Time Limit: 1 Second      Memory Limit: 65536 KB

BaoBao is taking a walk in the interval $[0, n]$ on the number axis, but he is not free to move, as at every point $(i - 0.5)$ for all $i \in [1, n]$, where $i$ is an integer, stands a traffic light of type $t_i$ ($t_i \in \{0, 1\}$).

BaoBao decides to begin his walk from point $p$ and end his walk at point $q$ (both $p$ and $q$ are integers, and $p < q$). During each unit of time, the following events will happen in order:

1. Let's say BaoBao is currently at point $x$, he will then check the traffic light at point $(x + 0.5)$. If the traffic light is green, BaoBao will move to point $(x + 1)$; If the traffic light is red, BaoBao will remain at point $x$.

2. All the traffic lights change their colors. If a traffic light is currently red, it will change to green; If a traffic light is currently green, it will change to red.

A traffic light of type 0 is initially red, and a traffic light of type 1 is initially green.

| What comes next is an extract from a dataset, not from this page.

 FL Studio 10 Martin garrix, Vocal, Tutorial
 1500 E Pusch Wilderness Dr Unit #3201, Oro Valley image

Denote $t(p, q)$ as the total units of time BaoBao needs to move from point $p$ to point $q$. For some reason, BaoBao wants you to help him calculate $$\sum_{p=0}^{n-1}\sum_{q=p+1}^n t(p, q)$$ where both $p$ and $q$ are integers. Can you help him?

#### Input

There are multiple test cases. The first line of the input contains an integer $T$, indicating the number of test cases. For each test case:

The first and only line contains a string $s$ ($1 \le |s| \le 10^5$, $|s| = n$, $s_i \in \{\text{'0'}, \text{'1'}\}$ for all $1 \le i \le |s|$), indicating the types of the traffic lights. If $s_i = \text{'0'}$, the traffic light at point $(i - 0.5)$ is of type 0 and is initially red; If $s_i = \text{'1'}$, the traffic light at point $(i - 0.5)$ is of type 1 and is initially green.

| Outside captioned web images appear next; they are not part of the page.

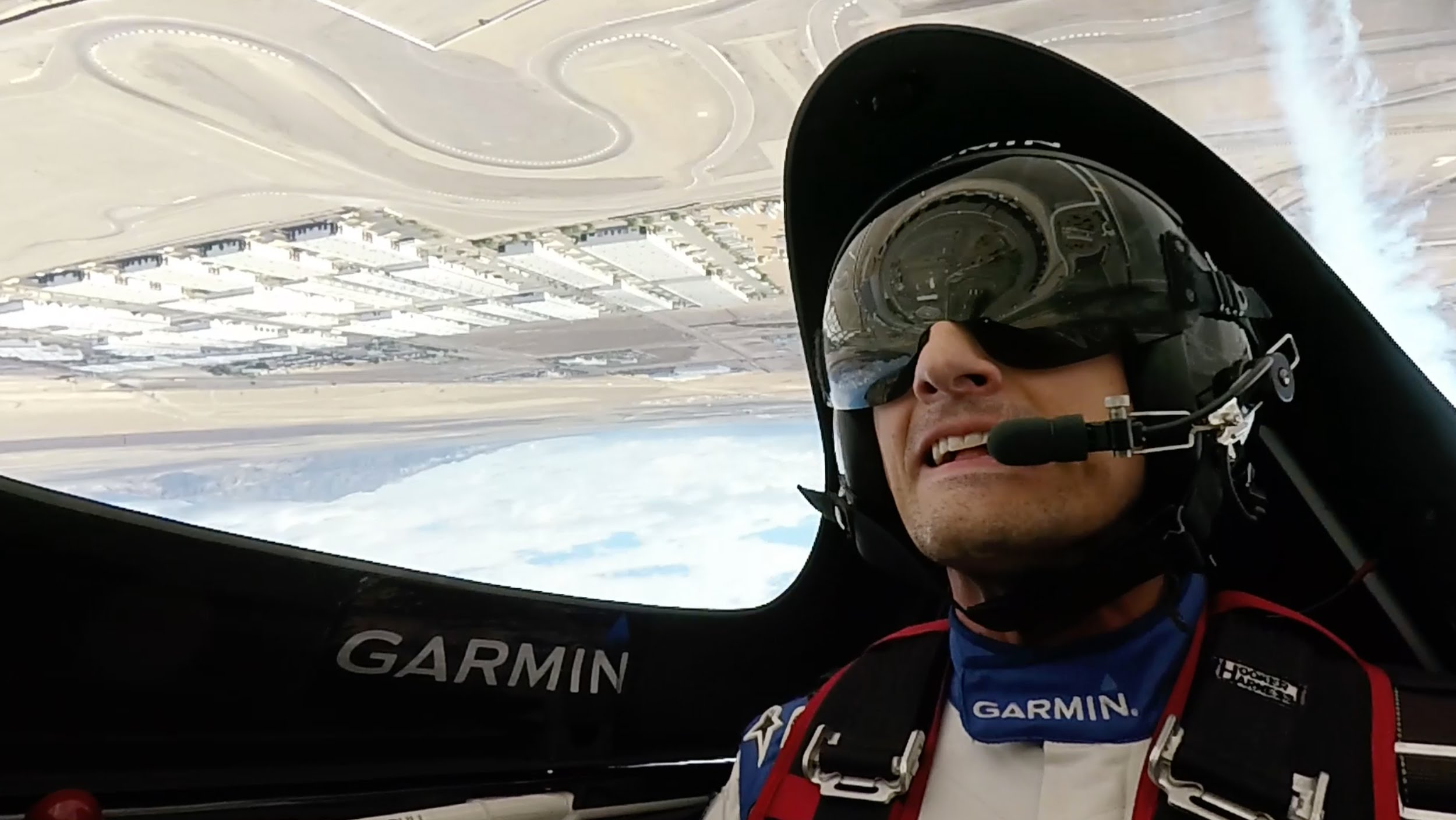 Garmin VIRB XE: Red Bull Air Race 2016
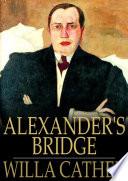 Alexander s Bridge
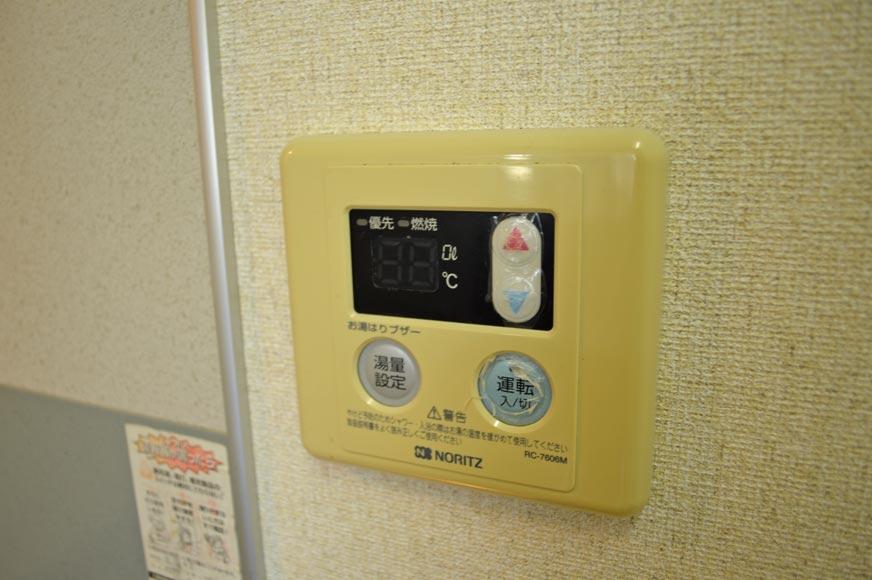 g-shikinooka-201-13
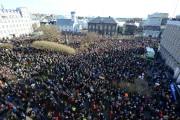 22 000 personnes ont manifesté samedi àReykjavik.... (PHOTO REUTERS) - image 2.0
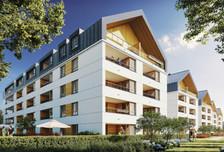 Mieszkanie w inwestycji Fantazja na Bemowie, Warszawa, 107 m²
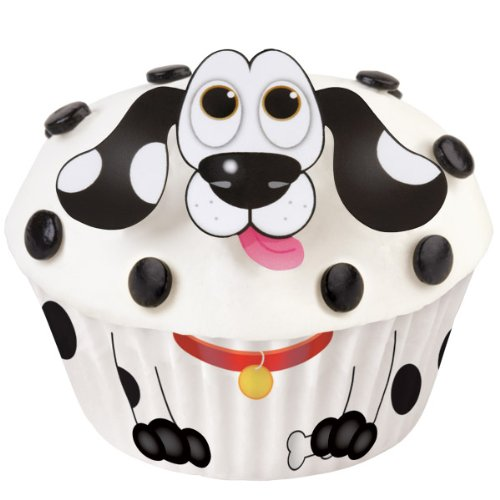 Wilton Dog Cupcake Decorating Kit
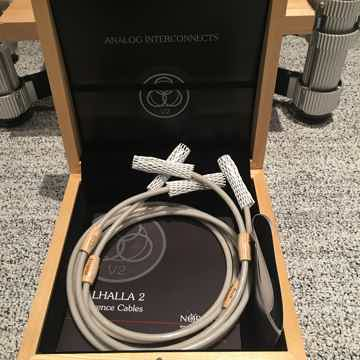 Valhalla 2 interconnect XLR 2 meter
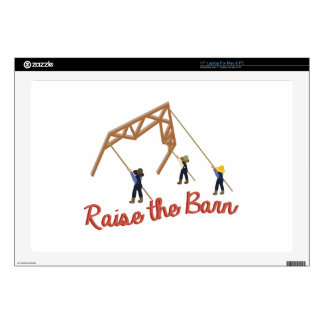 Raise the Barn Laptop Decals
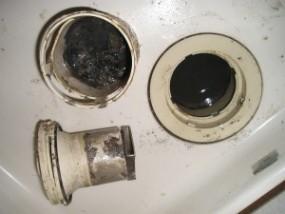 超簡単!洗濯機の排水口つまりを解消する手順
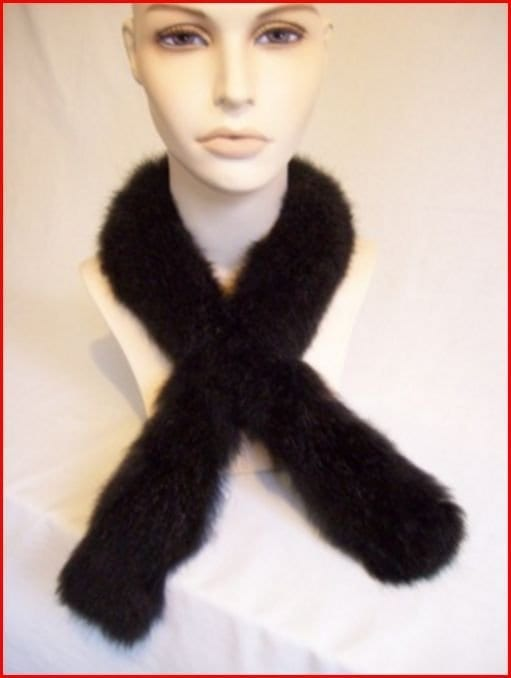 Pure Possum Fur Scarf - Possum Pam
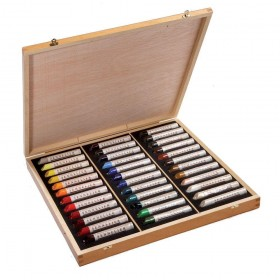 Sennelier oil stick artists quality wooden box set 36 sticks 38ml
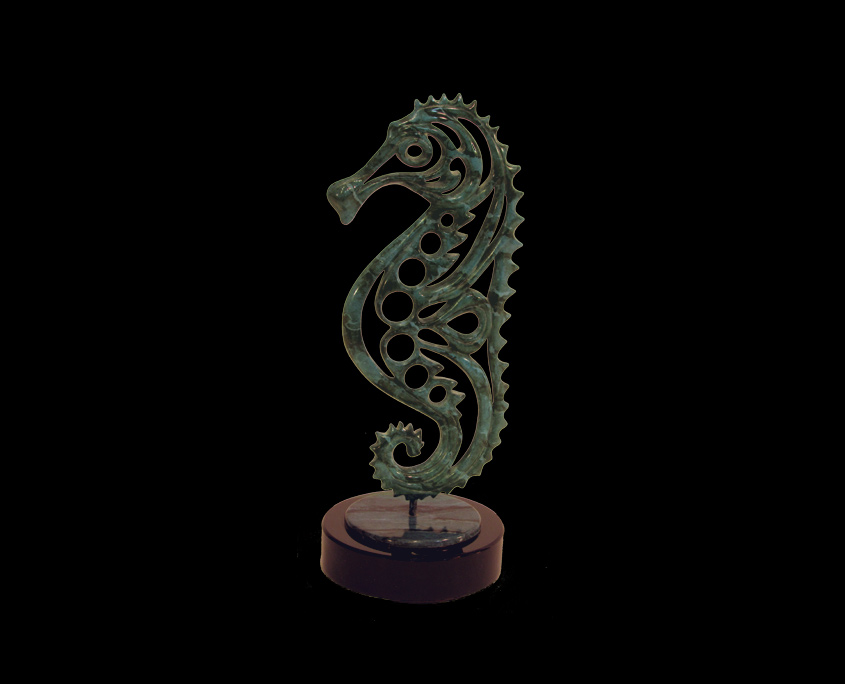Bronze Sculpture - Seahorse by Brian Grossman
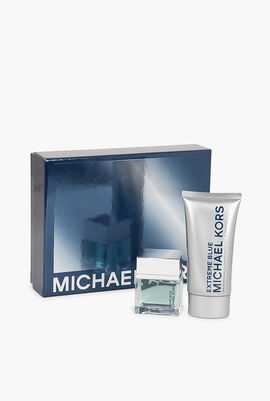 Extreme Blue On The Move Gift Set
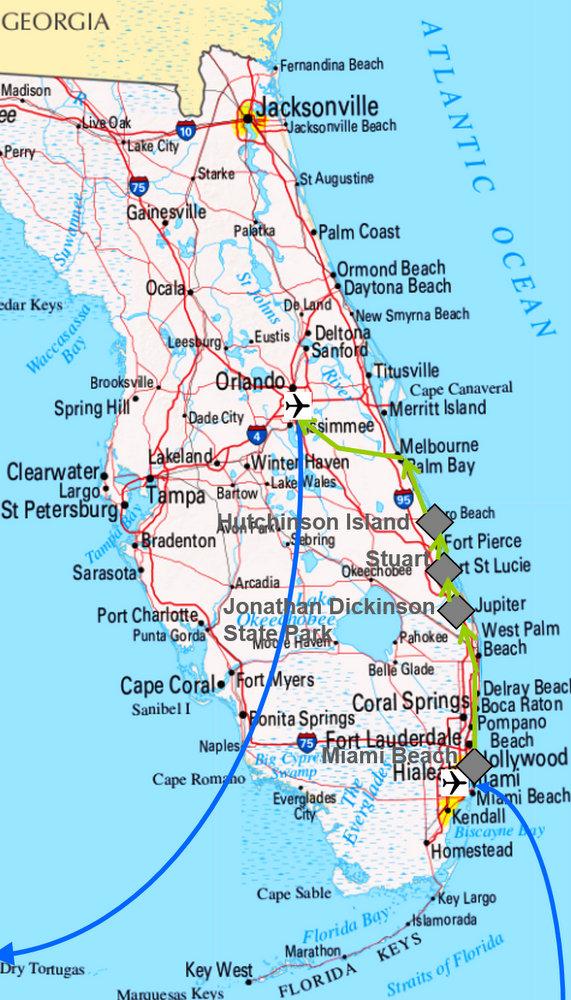 Karte meiner Reise durch Florida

It's guaranteed that the sum of $|s|$ of all test cases will not exceed $10^6$.

#### Output

For each test case output one line containing one integer, indicating the answer.

#### Sample Input

3
101
011
11010


#### Sample Output

12
15
43


#### Hint

For the first sample test case, it's easy to calculate that $t(0, 1) = 1$, $t(0, 2) = 2$, $t(0, 3) = 3$, $t(1, 2) = 2$, $t(1, 3) = 3$ and $t(2, 3) = 1$, so the answer is $1 + 2 + 3 + 2 + 3 + 1 = 12$.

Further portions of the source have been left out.